TEXT PROVIDED:
A noisy elephant in the room:
Is your out-of-distribution detector robust to label noise?

CVPR'24

Galadrielle Humblot-Renaux, Sergio Escalera, and Thomas B. Moeslund

Visual Analysis and Perception lab, Aalborg University, Denmark
Department of Mathematics and Informatics, University of Barcelona, Spain
Computer Vision Center, Spain

📌 Abstract

The ability to detect unfamiliar or unexpected images is essential for safe deployment of computer vision systems. In the context of classification, the task of detecting images outside of a model's training domain is known as out-of-distribution (OOD) detection. While there has been a growing research interest in developing post-hoc OOD detection methods, there has been comparably little discussion around how these methods perform when the underlying classifier is not trained on a clean, carefully curated dataset.

YOUR OBJECTIVE: Transcribe the paper excerpt above in full, word for word, from its title through the last sentence of the abstract.

SUPPLIED ENTRIES:
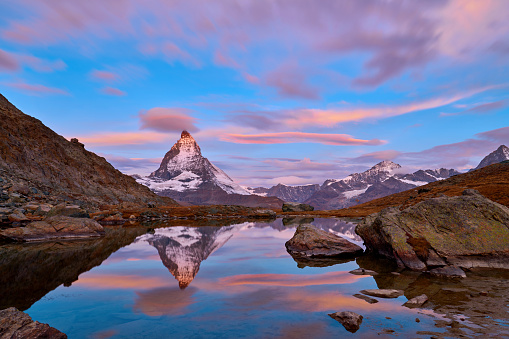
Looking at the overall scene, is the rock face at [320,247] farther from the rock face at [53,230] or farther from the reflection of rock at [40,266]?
the rock face at [53,230]

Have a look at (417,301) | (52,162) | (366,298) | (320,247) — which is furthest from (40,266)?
(52,162)

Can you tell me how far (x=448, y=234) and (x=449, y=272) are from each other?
4476 millimetres

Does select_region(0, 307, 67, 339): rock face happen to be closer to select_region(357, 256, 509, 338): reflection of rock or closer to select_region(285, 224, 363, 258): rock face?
select_region(357, 256, 509, 338): reflection of rock

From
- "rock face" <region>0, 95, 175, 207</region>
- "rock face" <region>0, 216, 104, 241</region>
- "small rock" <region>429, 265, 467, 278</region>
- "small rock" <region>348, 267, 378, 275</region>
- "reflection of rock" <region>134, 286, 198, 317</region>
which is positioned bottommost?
"reflection of rock" <region>134, 286, 198, 317</region>

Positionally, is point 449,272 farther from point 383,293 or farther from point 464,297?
point 383,293

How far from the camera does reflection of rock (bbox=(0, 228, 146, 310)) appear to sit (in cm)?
1705

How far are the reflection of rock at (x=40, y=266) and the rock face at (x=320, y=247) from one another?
19.4m

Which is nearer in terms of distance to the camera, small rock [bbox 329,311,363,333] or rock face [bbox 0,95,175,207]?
small rock [bbox 329,311,363,333]

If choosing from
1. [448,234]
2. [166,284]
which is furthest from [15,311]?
[448,234]

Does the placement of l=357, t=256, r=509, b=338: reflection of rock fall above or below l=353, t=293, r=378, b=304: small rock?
above

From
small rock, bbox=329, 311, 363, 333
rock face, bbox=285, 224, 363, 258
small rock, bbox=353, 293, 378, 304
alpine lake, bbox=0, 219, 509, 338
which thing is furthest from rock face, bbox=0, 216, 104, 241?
small rock, bbox=329, 311, 363, 333

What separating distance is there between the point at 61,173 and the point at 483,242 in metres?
144

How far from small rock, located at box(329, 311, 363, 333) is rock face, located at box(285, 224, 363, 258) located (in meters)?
17.6

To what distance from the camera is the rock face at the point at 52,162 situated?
107 m
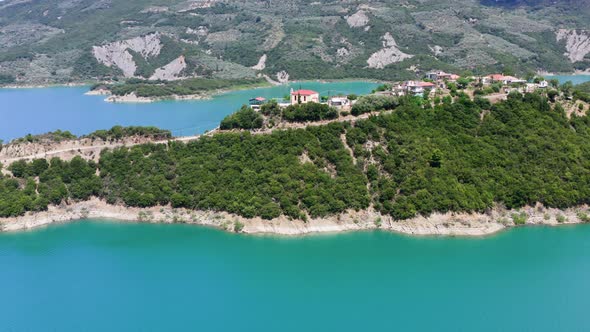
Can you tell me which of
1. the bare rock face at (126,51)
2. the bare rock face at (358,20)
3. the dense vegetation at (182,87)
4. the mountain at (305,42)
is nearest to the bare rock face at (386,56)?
the mountain at (305,42)

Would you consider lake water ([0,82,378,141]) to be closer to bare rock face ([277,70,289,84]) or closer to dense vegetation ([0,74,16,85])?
bare rock face ([277,70,289,84])

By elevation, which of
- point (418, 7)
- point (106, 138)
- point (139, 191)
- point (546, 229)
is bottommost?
point (546, 229)

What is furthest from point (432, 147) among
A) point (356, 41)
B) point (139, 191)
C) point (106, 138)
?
point (356, 41)

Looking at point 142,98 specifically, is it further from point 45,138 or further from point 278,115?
point 278,115

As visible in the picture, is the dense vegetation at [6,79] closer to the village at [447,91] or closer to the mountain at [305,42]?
the mountain at [305,42]

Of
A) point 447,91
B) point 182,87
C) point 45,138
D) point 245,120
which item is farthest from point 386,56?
point 45,138

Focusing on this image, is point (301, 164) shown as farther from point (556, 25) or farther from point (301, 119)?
point (556, 25)
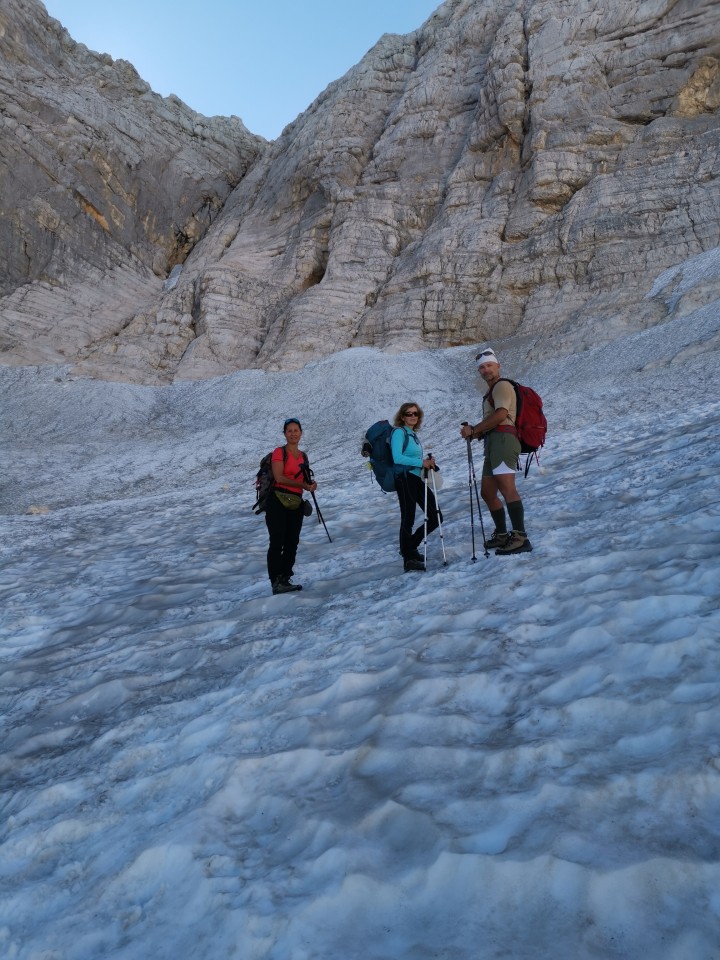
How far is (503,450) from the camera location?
6.46 m

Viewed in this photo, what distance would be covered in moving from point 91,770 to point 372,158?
1694 inches

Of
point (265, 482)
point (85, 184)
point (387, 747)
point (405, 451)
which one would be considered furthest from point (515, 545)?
point (85, 184)

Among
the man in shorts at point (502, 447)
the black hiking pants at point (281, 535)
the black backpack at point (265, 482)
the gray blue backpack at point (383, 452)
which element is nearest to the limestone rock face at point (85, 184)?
the black backpack at point (265, 482)

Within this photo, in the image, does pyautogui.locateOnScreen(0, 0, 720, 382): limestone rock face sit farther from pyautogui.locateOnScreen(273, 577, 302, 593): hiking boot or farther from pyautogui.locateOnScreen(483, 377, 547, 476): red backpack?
pyautogui.locateOnScreen(273, 577, 302, 593): hiking boot

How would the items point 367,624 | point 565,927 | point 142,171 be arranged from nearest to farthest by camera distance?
point 565,927 < point 367,624 < point 142,171

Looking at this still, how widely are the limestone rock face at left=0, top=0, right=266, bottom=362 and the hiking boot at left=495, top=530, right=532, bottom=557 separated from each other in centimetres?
3538

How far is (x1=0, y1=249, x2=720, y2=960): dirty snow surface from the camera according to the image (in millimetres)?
2387

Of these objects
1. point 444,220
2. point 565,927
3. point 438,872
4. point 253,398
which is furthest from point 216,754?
point 444,220

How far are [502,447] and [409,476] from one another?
1.23 metres

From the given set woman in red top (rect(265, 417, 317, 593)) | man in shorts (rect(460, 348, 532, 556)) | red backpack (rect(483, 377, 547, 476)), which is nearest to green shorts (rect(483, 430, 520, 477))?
man in shorts (rect(460, 348, 532, 556))

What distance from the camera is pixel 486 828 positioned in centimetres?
272

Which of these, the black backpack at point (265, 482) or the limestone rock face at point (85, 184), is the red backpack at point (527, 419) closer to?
the black backpack at point (265, 482)

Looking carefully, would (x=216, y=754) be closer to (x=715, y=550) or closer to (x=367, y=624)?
(x=367, y=624)

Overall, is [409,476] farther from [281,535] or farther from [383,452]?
[281,535]
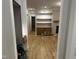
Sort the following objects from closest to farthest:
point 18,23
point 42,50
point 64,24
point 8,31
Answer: point 8,31
point 64,24
point 18,23
point 42,50

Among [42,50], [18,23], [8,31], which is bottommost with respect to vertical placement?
[42,50]

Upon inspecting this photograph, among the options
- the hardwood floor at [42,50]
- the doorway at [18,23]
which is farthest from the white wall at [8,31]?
the hardwood floor at [42,50]

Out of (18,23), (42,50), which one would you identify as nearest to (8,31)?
(18,23)

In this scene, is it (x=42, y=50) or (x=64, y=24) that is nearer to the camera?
(x=64, y=24)

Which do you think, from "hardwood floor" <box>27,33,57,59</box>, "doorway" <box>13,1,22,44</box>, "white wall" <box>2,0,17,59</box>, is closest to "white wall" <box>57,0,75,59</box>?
"white wall" <box>2,0,17,59</box>

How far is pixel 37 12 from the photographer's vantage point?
12.0 meters

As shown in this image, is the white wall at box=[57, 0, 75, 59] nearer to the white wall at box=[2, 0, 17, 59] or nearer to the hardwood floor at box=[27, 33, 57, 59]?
the white wall at box=[2, 0, 17, 59]

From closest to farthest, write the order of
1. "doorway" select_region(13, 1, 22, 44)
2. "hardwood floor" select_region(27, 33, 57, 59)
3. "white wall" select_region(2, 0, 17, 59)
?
"white wall" select_region(2, 0, 17, 59)
"doorway" select_region(13, 1, 22, 44)
"hardwood floor" select_region(27, 33, 57, 59)

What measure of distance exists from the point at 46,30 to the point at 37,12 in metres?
2.01

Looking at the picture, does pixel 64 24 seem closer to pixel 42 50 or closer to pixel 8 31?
pixel 8 31

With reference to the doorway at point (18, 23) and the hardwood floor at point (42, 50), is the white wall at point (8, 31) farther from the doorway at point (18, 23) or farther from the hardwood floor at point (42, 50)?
the hardwood floor at point (42, 50)

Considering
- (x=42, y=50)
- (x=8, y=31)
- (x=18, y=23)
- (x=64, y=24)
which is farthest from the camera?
(x=42, y=50)

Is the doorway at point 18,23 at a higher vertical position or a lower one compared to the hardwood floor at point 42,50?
higher

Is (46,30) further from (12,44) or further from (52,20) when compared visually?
(12,44)
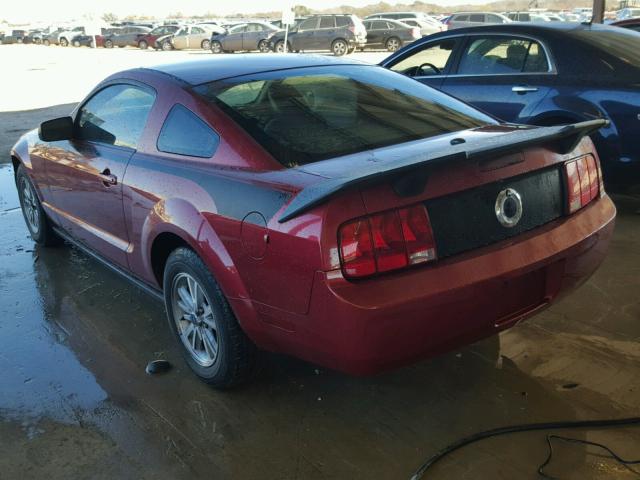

TASK RESULT:
A noisy elephant in the room:
Is your out-of-distribution detector robust to label noise?

CVPR'24

Galadrielle Humblot-Renaux, Sergio Escalera, and Thomas B. Moeslund

Visual Analysis and Perception lab, Aalborg University, Denmark
Department of Mathematics and Informatics, University of Barcelona, Spain
Computer Vision Center, Spain

📌 Abstract

The ability to detect unfamiliar or unexpected images is essential for safe deployment of computer vision systems. In the context of classification, the task of detecting images outside of a model's training domain is known as out-of-distribution (OOD) detection. While there has been a growing research interest in developing post-hoc OOD detection methods, there has been comparably little discussion around how these methods perform when the underlying classifier is not trained on a clean, carefully curated dataset.